А я могу вынести свою жизнь? Может ли любой из нас вынести свою жизнь с ее трудностями? В итоге большинство из нас все-таки выносят и мы шагаем вперед. Голоса из прошлого возвращаются к нам как голоса умерших, чтобы вместе посетовать на непостоянство и ушедшие годы. Когда мне грустно, я многое вспоминаю слишком ясно: маму — это всегда, каким я был, когда мы сидели на кухне и разговаривали — с моих пяти лет и до ее смерти, когда мне было двадцать семь; как бабушкин кактус цвел каждый год, пока она не умерла в мои двадцать пять; поездку в Париж в середине 80-х с маминой подругой Сэнди, которая хотела подарить свою зеленую соломенную шляпу Жанне д’Арк, а два года спустя умерла; моего двоюродного дедушку Дона и бабушку Бетти, и шоколадные конфеты в верхнем ящике их комода; отцовых двоюродных Хелен и Алана, тетю Дороти и всех других, кого уже нет. Я постоянно слышу голоса умерших. Ночами все эти люди и мои собственные былые Я приходят ко мне, и, когда я просыпаюсь и соображаю, что они в ином мире, меня охватывает какое-то странное отчаяние, нечто большее, чем обычная тоска, и очень родственное, на мгновение, муке депрессии. Однако если мне не хватает их и того прошлого, которое они выстроили для меня и вместе со мной, то путь к их отсутствующей любви пролегает, я знаю, в умении выстоять в жизни. Депрессия ли это, когда я думаю, что хорошо бы отправиться туда, где они, и бросить это неистовое цепляние за жизнь? Или это просто часть жизни — продолжать жить, невзирая на все то, чего мы не можем вынести?

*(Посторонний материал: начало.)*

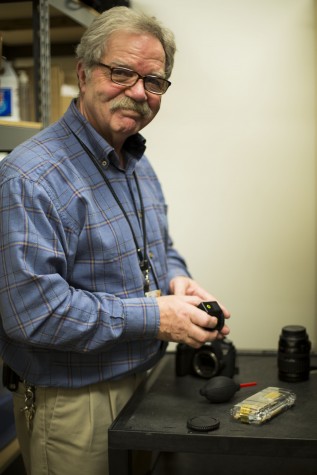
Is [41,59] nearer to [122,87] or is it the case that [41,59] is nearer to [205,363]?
[122,87]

Для меня факт существования прошлого и реальность прохождения времени невероятно трудны. Мой дом полон книг, которые я не могу читать, музыкальных записей, которые я не могу слушать, и фотографий, на которые не могу смотреть, потому что они вызывают слишком сильные ассоциации с прошлым. Встречая друзей из колледжа, я стараюсь не слишком много говорить о годах учебы, потому что я был там счастлив — не обязательно счастливее, чем сейчас, но другим счастьем, конкретным и характерным именно для того настроя души, таким, какое никогда не вернется. Те дни блеска юности съедают меня. Я вечно бьюсь головой о стенку былых радостей, а с былыми радостями мне гораздо труднее ужиться, чем с былыми печалями. Подумать об ужасных временах, которые прошли, — да, я знаю, что посттравматический стресс есть острое заболевание, но для меня травмы прошлого милостиво далеки. А вот радости прошлого — со мной. Память о добрых временах и жизни с людьми, которых нет в живых или которые уже не те, какими были, — вот где ныне мое тяжелейшее страдание. Не заставляйте меня вспоминать, твержу я осколкам былых радостей. Депрессия с таким же успехом может быть следствием избытка прежней радости, как и прежних кошмаров: такая вещь, как «пострадостный» стресс, тоже существует. Самая тяжелая депрессия содержится в настоящем моменте, не способном избежать прошлого, которое он идеализирует или оплакивает.